**What needs to be done**
Repeat the items word for word, starting at the line that contains "What distance separates" and continuing through the last line of the items, with both ends included. Do not include any pictures in your answer.

═════ Records

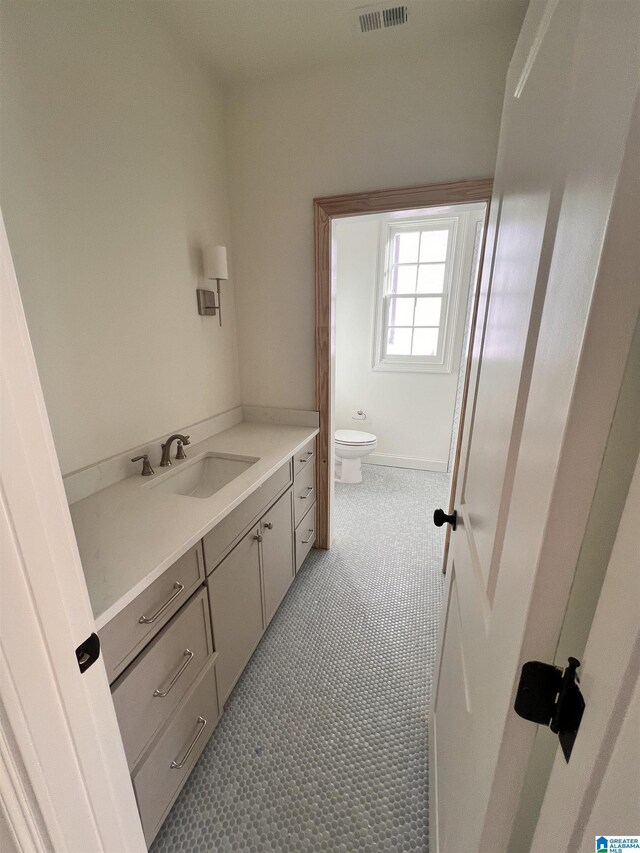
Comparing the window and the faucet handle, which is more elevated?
the window

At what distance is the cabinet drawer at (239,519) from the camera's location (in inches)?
46.2

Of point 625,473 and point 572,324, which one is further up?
point 572,324

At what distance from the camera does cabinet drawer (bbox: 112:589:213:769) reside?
34.5 inches

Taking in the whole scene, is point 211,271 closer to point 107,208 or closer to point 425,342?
point 107,208

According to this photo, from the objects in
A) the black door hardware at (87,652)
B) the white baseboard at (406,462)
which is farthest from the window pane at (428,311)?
the black door hardware at (87,652)

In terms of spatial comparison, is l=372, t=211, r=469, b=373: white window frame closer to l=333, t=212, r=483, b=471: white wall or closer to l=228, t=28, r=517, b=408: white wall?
l=333, t=212, r=483, b=471: white wall

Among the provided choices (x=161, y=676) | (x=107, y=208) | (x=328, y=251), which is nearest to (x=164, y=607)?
(x=161, y=676)

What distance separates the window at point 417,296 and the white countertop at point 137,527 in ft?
7.36

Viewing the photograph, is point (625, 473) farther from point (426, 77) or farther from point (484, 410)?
point (426, 77)

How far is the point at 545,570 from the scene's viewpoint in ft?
1.24

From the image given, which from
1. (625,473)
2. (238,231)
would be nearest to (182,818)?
(625,473)

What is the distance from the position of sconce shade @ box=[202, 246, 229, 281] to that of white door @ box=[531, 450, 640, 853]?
1.91 meters

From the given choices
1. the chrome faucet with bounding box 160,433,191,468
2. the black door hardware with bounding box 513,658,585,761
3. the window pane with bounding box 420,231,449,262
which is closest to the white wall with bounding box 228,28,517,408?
the chrome faucet with bounding box 160,433,191,468

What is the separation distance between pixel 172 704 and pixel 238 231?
2.23 metres
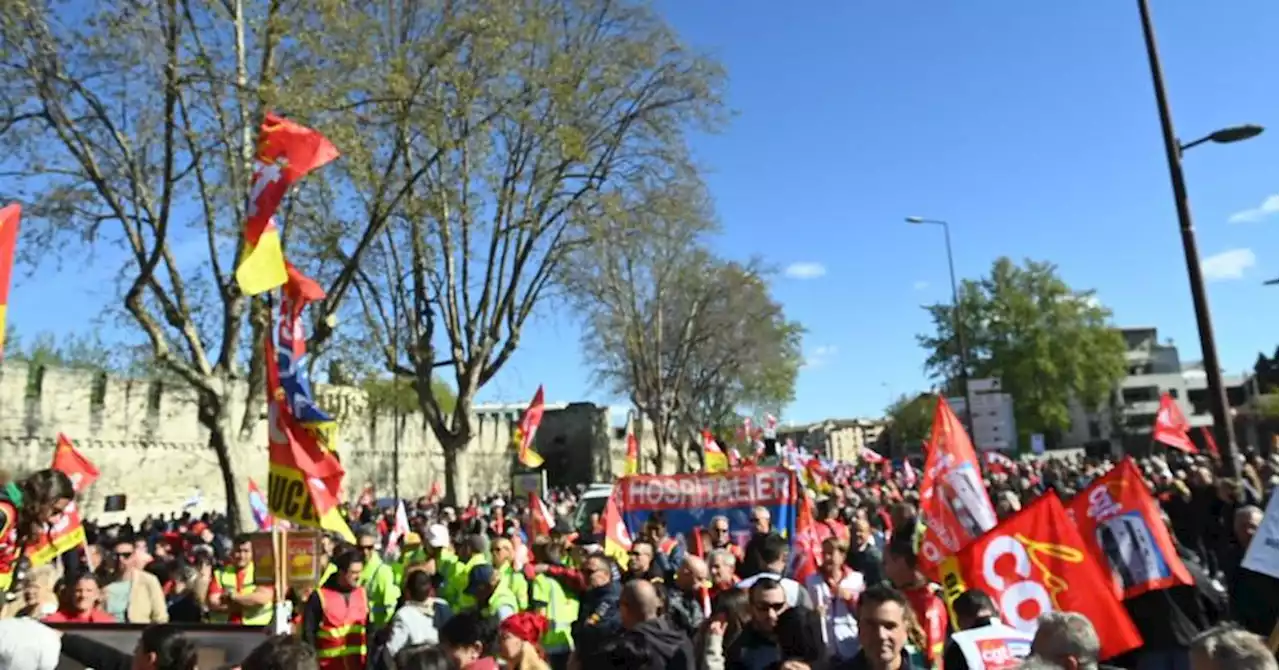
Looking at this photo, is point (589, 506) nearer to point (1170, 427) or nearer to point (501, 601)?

══════════

**The completed task**
What distance separates the window at point 417,296 and the white countertop at point 137,527 in ft?
7.36

Viewing the photograph, is point (625, 473) farther from point (426, 77) or farther from point (484, 410)?
point (426, 77)

How far is the point at 545,570 from the scene's viewpoint in ft?
1.24

From the image given, which from
1. (625,473)
2. (238,231)
would be nearest to (182,818)?
(625,473)

What is the distance from the position of sconce shade @ box=[202, 246, 229, 281] to that of white door @ box=[531, 450, 640, 853]?
1.91 meters

From the given choices
1. the chrome faucet with bounding box 160,433,191,468
2. the black door hardware with bounding box 513,658,585,761
3. the window pane with bounding box 420,231,449,262
which is closest to the white wall with bounding box 228,28,517,408?
the chrome faucet with bounding box 160,433,191,468

What is the separation distance between pixel 172 704 and pixel 238 231?
2.23 metres
Looking at this photo, is point (589, 506) nearer to point (1170, 427) or nearer to point (501, 601)?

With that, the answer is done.